In the article on Czech artists below, copy word for word the stretch that begins with "Celtic Art was" and ends with "place to start.".

• **Extract**
'''

Art has been produced in the region that makes up the modern-day Czech Republic in Central Europe for thousands of years.
The so-called “Venus of Dolní Věstonice” is a pottery artwork of a nude female figure that has been dated to between 29,000 and 25,000 B.C. which is quite astonishing.
Celtic Art was replaced by the common art produced in Germany and Austria during the Middle Ages. Many Gothic artworks were produced in the Czech lands between the 13th and 16th centuries.
Prague became an art center when it was the capital of the Holy Roman Empire and International Gothic was popular here.
When the Thirty Years War came to a conclusion and the Czech lands became under the control of the Habsburg rulers, the Baroque style was introduced.
This is reflected in both artworks produced during the 17th and 18th centuries and the Baroque architecture that became the dominant style of buildings in Prague.
The 19th century was defined by the National Revival, followed by the important Art Nouveau style and Cubism.
If you want to admire some of the most notable artworks that artists in the Czech lands have produced, then the Czech National Gallery in Prague is a great place to start.
In this article, you’ll discover some of the most famous Czech artists in history.
1. Master Theodoric
Master Theodoric (1328-1380) was a Gothic artist who was the first Bohemian painter that can be linked to a specific artwork. He was active in Prague and is best known for his work as the court painter of Charles IV, Holy Roman Emperor (1316-1378).
He was one of the most famous representatives of the International Gothic style during a period when many Czech and foreign artists worked in Prague. His most famous works are panel portraits of both saints and important people which hang at the Chapel of the Holy Cross at Karlštejn Castle, not too far from Prague.
2. Petr Brandl
Petr Brandl (1668-1734) was the most famous Baroque artist in the Czech lands in the late 17th and early 18th centuries. His father was German and his mother was Czech and was raised bilingual during a period when people in the Kingdom of Bohemia spoke both the German and Czech languages.
The style of his Baroque paintings was typical of the time as he produced monumental works of art full of drama and motion. He also integrated chiaroscuro, the light and shadow effect that became popular because of the paintings of Caravaggio. The National Gallery in Prague houses many of his artworks.
3. Alphonse Mucha
Alphonse Mucha (1860-1939) is arguably the most famous Czech artist in history. The Art Nouveau artist produced some of the most recognizable artworks in the world which define the Art Nouveau movement of the late 19th and early 20th centuries.
He was a painter, illustrator, and graphic artist who lived in Paris during this period in history. His posters of the French actress Sarah Bernhardt are world-famous. Later in his career, he produced an equally famous cycle of paintings titled “The Slav Epic” which depicts the history of Slavic people.
4. Josef Lada
Josef Lada (1887-1957) was a Czech painter and illustrator who also became a popular author. He was self-taught and devised a completely new style of highly influential illustrations which were published in magazines and newspapers.

'''

• **Information shown**
'''

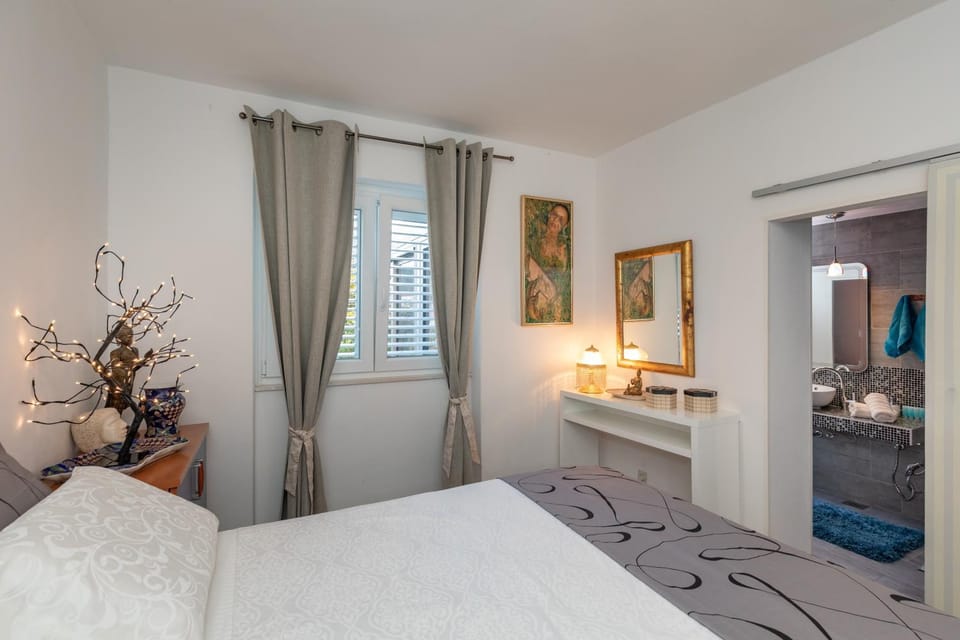 Apartment Romantika Apartment in Dubrovnik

'''

• **Task result**
Celtic Art was replaced by the common art produced in Germany and Austria during the Middle Ages. Many Gothic artworks were produced in the Czech lands between the 13th and 16th centuries.
Prague became an art center when it was the capital of the Holy Roman Empire and International Gothic was popular here.
When the Thirty Years War came to a conclusion and the Czech lands became under the control of the Habsburg rulers, the Baroque style was introduced.
This is reflected in both artworks produced during the 17th and 18th centuries and the Baroque architecture that became the dominant style of buildings in Prague.
The 19th century was defined by the National Revival, followed by the important Art Nouveau style and Cubism.
If you want to admire some of the most notable artworks that artists in the Czech lands have produced, then the Czech National Gallery in Prague is a great place to start.